*Exercise inputs*
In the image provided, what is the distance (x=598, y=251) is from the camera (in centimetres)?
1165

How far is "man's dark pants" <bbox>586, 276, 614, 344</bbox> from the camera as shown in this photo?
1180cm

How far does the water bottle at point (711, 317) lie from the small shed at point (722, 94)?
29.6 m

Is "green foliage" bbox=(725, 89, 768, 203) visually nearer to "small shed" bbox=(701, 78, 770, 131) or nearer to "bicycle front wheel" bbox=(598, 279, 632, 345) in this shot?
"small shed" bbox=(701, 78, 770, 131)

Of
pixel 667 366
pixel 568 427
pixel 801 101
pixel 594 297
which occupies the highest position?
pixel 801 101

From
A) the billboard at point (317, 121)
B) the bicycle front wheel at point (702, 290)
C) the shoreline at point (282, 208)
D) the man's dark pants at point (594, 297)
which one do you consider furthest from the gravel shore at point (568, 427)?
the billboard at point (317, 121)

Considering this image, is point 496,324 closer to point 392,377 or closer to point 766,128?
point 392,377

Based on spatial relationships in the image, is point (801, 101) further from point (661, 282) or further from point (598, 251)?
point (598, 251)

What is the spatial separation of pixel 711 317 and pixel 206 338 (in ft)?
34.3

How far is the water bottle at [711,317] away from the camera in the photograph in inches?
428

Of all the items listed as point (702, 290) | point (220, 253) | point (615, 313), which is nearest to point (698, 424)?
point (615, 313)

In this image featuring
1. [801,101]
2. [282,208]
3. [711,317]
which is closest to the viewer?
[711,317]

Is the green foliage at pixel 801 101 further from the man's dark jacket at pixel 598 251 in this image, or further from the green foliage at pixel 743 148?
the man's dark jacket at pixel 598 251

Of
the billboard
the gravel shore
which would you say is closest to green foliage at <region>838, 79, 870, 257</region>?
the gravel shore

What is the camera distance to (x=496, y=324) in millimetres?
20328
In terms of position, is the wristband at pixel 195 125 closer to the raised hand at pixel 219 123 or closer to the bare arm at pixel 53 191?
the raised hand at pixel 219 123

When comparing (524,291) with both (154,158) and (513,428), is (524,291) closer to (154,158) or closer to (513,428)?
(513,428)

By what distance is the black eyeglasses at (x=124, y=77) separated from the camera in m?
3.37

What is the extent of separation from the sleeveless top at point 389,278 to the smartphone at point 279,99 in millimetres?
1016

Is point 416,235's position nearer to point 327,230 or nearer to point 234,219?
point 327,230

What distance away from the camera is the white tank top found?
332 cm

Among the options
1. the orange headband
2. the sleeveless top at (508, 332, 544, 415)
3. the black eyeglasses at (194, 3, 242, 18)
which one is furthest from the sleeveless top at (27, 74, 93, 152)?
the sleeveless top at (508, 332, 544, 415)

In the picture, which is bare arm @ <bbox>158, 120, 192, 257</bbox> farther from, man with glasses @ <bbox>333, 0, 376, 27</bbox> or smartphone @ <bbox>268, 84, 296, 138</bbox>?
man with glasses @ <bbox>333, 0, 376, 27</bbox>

*What to do*
Turn the lines above into a Markdown table, from the line containing "Among the options" through the last line. Use two columns, Row and Line, number each row, and leave out blank lines.

*Finished task*
| Row | Line |
|---|---|
| 1 | Among the options |
| 2 | 1. the orange headband |
| 3 | 2. the sleeveless top at (508, 332, 544, 415) |
| 4 | 3. the black eyeglasses at (194, 3, 242, 18) |
| 5 | which one is furthest from the sleeveless top at (27, 74, 93, 152)? |
| 6 | the sleeveless top at (508, 332, 544, 415) |
| 7 | In the picture, which is bare arm @ <bbox>158, 120, 192, 257</bbox> farther from, man with glasses @ <bbox>333, 0, 376, 27</bbox> or smartphone @ <bbox>268, 84, 296, 138</bbox>? |
| 8 | man with glasses @ <bbox>333, 0, 376, 27</bbox> |